§ **Page**:
++++++

Is there a better description of the p2 instructions than the Rev B doc and spreadsheet?
Steve_Hatch
Posts: 19
in Propeller 2
I am looking for a better description of the PASM instructions for the P2 than what is in the documentation for the Rev B silicon and the instruction spreadsheet. I'm having a hard time understanding the documentation. Abbreviations are used without explanation. There is a lot of assumed knowledge that I don't have. In the old P1 book, there was a fair explanation for each instruction that included some examples of usage. More than the ddddddddd sssssssss type of discussion. I am assuming because the P2 is so new that this type of documentation hasn't been developed yet, although if I wait it will become available. I'm just too impatient. I am just wondering if there is something I'm not aware of.
Steve
Steve
Comments
You'll likely find a lot of answers in Propeller 2 forum threads, although sure - that can be a lot of digging sometimes!

++++++

§ **Given data**:

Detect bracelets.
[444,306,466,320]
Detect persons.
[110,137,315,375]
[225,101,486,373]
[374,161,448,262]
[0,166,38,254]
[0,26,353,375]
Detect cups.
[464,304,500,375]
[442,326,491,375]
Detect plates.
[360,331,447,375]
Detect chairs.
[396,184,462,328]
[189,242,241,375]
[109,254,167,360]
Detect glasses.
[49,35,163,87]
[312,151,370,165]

++++++

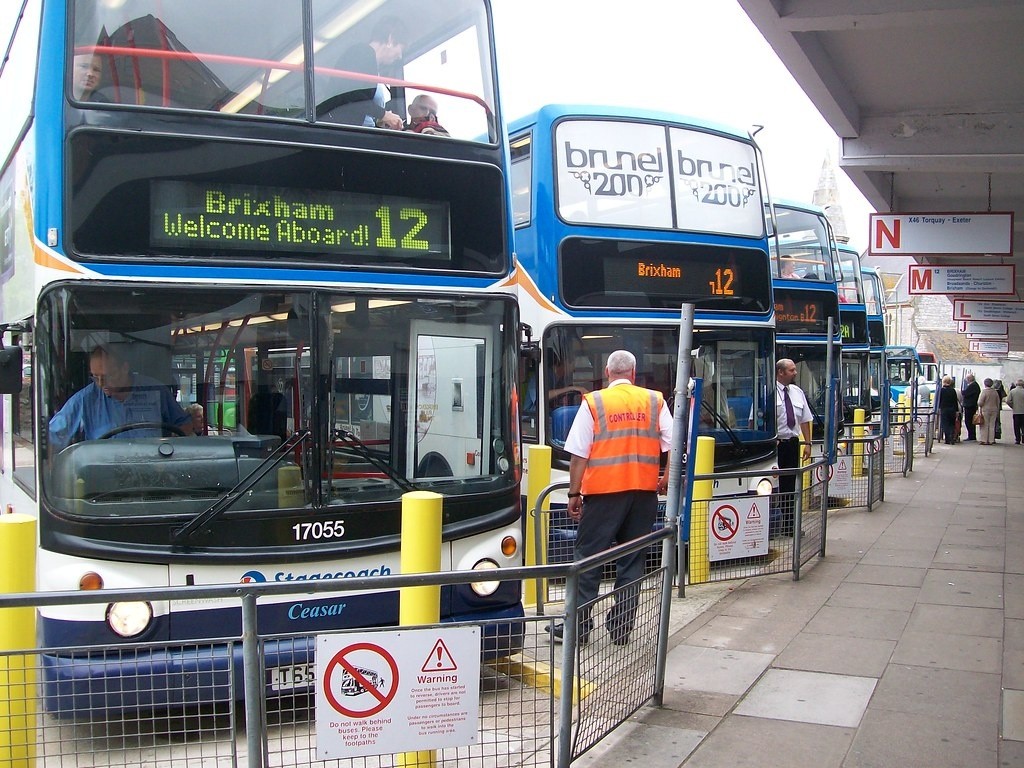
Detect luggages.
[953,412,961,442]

++++++

§ **Problem details**:
Translate the sentence "Abbreviations are used without explanation." from the Propeller 2 forum thread into Spanish.

§ **Solution below**:
Se usan abreviaturas sin explicación.